PROVIDED PASSAGE START

The patient’s mother endorsed a similar clinical history in her teen years, so both the patient and his mother underwent genetic screening with commercially available panel testing for inherited retinal dystrophies. The patient and his mother were both heterozygous for a pathogenic variant in ABCA4 c.6089G>A, p.(Arg2030Gln). Additionally, his mother was heterozygous for 2 potentially pathogenic mutations MYO7A c1895T>G(p.Phe632Cys) and MYO7A c3853 A>C (p.Asn1285His). As these variants did not correlate with the clinical phenotype, the proband, his affected mother and an unaffected grandfather underwent whole exome sequencing, which identified the ALPK1 c.710C>T, p.Thr237Met, mutation shared by both affected patients and not by the unaffected grandfather. The patient was referred to a geneticist for formal diagnosis.

The proband’s macular edema recurred (Figures 2E, F) and to spare additional steroids, he was treated with monthly intravenous tocilizumab at a dose of 8 mg/kg, as studies supported it’s efficacy for uveitic macular edema (8), as well as for 2 patients with ROSAH (4). This resulted in significant improvement in the macular edema (Figures 2G, H), headaches, and joint pain, however vitreous cell and disc edema persisted. His VA ultimately improved to 20/50 in both eyes. After 5 months of intravenous tocilizumab therapy, the patient missed a dose and was switched to weekly subcutaneous tocilizumab at a dose of 162 mg per week to facilitate better adherence. On this regimen, there was continual improvement in macular edema but the patient’s vitreous inflammation, disc edema, and retinal vascular leakage persisted, and the retinal pigment abnormalities progressed (Figures 1G, H). Mycophenolate mofetil 3 g daily and prednisone 10 mg daily were added, however vitreous inflammation and disc edema were persistent and despite 8 months of this combined therapy, he developed anterior chamber inflammation, peripheral anterior synechiae, and elevated IOP of 56 in the left eye necessitating a tube shunt, and the addition of intravitreal dexamethasone and topical difluprednate. Post-operatively his vision was 20/80 in the right eye and 20/200 in the left with a left afferent pupillary defect.

PROVIDED PASSAGE END
SOURCE MATERIAL START

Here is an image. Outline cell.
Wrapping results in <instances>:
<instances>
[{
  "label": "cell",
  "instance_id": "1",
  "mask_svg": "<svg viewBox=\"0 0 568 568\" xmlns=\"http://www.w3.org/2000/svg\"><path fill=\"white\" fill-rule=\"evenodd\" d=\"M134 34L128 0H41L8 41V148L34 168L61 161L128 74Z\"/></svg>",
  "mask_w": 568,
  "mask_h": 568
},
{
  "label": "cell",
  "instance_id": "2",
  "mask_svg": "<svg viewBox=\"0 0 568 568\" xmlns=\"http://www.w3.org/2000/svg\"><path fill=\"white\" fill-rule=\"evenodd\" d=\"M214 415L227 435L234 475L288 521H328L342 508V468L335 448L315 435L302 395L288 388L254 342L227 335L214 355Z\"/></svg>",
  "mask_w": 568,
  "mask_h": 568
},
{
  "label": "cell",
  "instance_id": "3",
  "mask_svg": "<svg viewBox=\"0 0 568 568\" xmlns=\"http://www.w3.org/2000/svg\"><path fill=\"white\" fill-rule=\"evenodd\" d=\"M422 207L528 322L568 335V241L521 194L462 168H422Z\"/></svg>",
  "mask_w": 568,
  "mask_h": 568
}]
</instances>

SOURCE MATERIAL END

> [PROBLEM] In the case report, what dose of subcutaneous tocilizumab was the patient switched to after missing an intravenous dose? The records play no part here and can be set aside.

> [EXERCISE ANSWER] 162 mg per week.